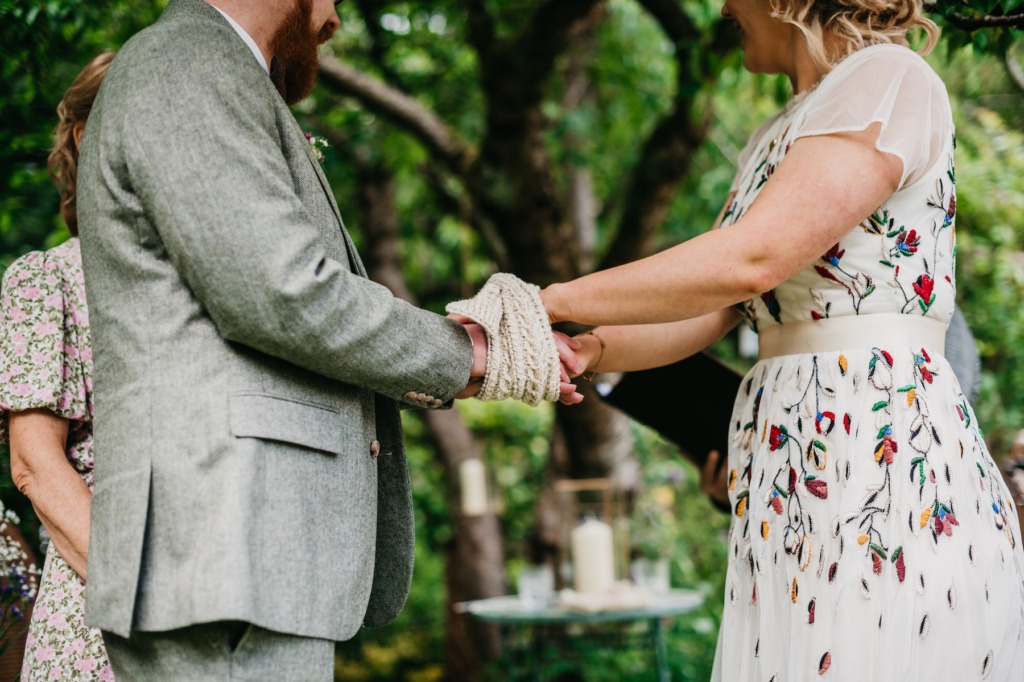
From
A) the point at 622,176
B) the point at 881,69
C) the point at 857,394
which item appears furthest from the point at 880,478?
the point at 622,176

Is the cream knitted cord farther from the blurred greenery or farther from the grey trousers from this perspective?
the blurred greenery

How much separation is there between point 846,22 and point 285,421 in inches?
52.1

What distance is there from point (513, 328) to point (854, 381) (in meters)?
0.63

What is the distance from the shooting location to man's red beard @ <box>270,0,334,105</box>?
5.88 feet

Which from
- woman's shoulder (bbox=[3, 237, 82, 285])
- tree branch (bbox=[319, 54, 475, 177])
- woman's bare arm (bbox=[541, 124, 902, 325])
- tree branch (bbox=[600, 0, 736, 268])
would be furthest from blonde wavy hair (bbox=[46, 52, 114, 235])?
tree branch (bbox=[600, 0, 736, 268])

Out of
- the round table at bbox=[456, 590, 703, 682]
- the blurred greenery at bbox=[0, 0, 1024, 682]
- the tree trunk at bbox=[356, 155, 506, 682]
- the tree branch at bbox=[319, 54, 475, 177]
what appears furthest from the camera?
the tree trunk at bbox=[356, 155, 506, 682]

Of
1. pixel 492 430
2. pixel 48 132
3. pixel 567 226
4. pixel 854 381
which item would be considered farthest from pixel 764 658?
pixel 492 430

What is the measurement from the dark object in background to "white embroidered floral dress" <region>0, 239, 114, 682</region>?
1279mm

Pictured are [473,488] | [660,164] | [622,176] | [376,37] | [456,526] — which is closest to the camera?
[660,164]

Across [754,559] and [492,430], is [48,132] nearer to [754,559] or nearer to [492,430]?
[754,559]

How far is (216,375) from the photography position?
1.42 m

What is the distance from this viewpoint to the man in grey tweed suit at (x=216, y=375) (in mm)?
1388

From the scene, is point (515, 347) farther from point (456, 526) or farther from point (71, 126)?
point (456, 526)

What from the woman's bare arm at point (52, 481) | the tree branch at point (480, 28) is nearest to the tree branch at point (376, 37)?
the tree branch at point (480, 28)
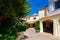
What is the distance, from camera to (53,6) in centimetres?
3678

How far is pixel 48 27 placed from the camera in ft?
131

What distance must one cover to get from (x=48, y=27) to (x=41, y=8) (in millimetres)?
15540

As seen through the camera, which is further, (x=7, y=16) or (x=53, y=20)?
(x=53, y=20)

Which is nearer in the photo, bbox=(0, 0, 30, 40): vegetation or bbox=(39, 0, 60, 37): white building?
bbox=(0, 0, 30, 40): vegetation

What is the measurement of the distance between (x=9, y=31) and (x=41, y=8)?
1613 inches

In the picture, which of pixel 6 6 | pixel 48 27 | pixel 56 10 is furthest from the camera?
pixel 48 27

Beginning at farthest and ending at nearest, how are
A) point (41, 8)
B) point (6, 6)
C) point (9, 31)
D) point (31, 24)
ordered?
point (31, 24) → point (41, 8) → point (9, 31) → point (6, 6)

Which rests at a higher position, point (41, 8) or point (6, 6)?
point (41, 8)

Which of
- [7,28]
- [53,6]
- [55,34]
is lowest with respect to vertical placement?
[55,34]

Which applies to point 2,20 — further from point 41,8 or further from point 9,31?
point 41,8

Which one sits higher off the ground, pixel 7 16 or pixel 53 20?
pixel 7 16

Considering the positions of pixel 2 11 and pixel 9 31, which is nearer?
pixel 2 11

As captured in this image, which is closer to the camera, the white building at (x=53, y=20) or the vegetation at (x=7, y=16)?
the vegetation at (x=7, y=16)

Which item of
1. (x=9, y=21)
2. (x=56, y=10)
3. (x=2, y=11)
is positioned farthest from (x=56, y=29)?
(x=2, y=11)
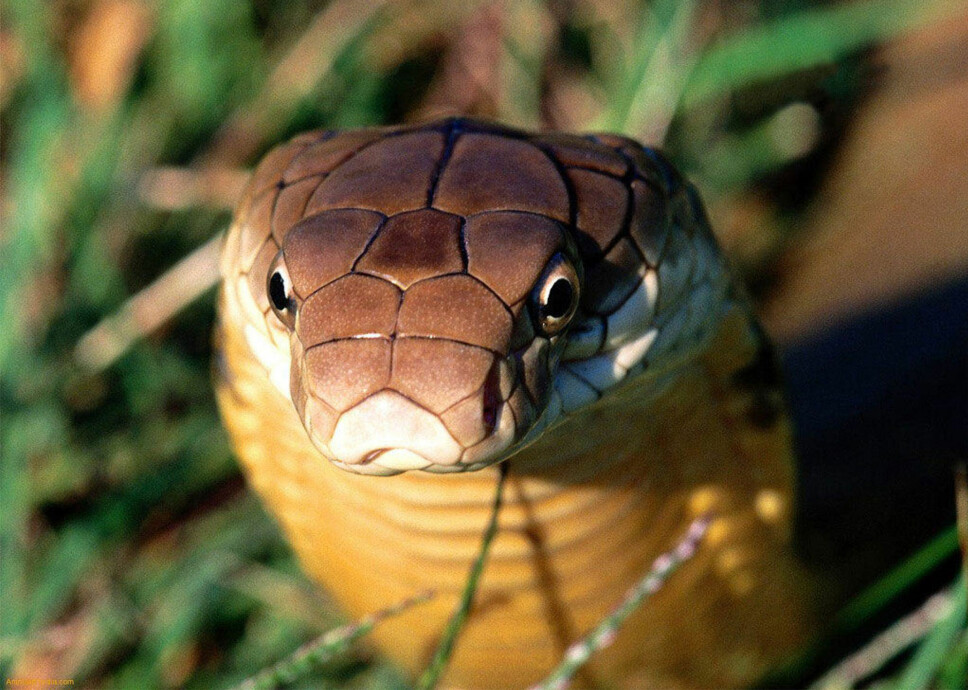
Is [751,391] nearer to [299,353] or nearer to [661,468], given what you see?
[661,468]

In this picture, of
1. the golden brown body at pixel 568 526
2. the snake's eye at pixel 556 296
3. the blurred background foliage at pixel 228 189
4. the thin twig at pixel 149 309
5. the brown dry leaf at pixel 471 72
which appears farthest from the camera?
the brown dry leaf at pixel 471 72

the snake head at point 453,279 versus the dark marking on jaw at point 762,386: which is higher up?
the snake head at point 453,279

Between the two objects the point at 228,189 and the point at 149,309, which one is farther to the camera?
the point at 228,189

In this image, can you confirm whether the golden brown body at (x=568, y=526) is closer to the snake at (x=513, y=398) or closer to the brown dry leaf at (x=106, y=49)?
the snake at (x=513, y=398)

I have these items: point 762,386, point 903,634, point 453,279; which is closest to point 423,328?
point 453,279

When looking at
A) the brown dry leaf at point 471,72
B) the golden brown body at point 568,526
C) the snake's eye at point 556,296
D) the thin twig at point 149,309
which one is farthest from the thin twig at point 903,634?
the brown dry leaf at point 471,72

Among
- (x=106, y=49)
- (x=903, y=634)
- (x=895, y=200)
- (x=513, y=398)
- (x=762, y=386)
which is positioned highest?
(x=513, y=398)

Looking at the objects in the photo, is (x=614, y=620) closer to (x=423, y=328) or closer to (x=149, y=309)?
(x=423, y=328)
● ● ● ● ● ● ●
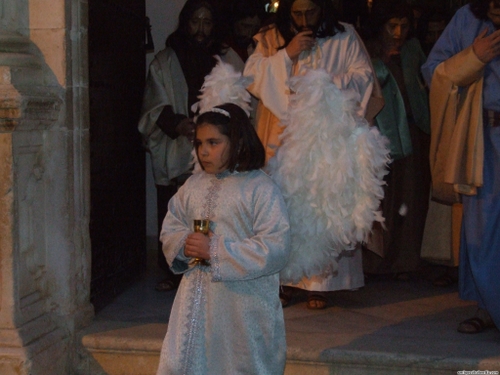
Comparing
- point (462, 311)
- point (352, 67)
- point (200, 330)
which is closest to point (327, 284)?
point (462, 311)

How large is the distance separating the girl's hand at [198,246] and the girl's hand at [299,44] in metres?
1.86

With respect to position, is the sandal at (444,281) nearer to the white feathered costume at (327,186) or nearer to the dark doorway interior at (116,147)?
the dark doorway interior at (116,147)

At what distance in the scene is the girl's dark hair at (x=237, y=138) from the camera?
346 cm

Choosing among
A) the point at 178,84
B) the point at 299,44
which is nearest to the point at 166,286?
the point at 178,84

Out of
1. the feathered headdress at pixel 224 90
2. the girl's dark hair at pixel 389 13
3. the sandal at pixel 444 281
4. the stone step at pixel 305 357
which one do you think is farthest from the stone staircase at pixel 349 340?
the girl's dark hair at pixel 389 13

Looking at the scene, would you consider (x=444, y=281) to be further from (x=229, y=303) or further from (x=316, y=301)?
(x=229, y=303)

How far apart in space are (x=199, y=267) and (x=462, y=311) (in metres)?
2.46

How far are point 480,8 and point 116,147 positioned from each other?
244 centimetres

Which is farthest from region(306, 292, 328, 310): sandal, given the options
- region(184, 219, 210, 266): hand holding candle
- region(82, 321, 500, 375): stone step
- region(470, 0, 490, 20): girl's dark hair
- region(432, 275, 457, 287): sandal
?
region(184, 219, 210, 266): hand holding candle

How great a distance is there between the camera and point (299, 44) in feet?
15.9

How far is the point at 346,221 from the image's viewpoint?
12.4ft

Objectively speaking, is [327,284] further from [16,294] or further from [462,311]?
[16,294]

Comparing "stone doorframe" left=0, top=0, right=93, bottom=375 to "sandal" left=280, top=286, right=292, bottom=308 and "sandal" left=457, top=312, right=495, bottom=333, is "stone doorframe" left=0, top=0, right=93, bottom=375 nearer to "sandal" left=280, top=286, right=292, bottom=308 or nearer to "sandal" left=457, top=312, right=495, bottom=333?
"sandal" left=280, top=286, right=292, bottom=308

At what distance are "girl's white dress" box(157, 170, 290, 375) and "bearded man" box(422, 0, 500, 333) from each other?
● ● ● ● ● ● ●
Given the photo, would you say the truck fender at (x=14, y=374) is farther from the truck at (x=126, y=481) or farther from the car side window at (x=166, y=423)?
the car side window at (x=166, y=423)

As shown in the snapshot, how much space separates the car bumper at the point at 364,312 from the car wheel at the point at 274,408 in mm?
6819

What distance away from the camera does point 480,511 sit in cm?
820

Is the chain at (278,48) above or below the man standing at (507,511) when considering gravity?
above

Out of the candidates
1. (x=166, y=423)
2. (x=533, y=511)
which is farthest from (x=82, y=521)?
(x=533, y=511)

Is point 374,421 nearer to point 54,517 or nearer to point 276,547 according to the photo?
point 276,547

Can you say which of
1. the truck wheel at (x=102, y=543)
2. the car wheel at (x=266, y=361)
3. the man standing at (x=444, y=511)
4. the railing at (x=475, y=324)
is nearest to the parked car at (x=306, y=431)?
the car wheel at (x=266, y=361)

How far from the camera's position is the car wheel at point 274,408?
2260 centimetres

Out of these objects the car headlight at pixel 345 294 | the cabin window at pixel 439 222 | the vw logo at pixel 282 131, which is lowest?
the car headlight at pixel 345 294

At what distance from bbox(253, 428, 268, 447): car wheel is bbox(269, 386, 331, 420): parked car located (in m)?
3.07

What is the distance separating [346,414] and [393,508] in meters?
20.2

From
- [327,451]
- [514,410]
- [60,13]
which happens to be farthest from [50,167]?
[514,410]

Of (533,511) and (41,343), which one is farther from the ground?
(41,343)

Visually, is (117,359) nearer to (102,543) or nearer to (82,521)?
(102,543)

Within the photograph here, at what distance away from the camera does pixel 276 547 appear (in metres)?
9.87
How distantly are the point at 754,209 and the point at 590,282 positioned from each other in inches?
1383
● ● ● ● ● ● ●
Exercise: Locate every line in the material above that contains the word "meters" and copy each of those lines in full. Letter case matters when matching.

Result of the task:
What distance is there from point (513, 328) to point (854, 381) (in meters)?
What is the distance separating [346,414] and [393,508] in meters?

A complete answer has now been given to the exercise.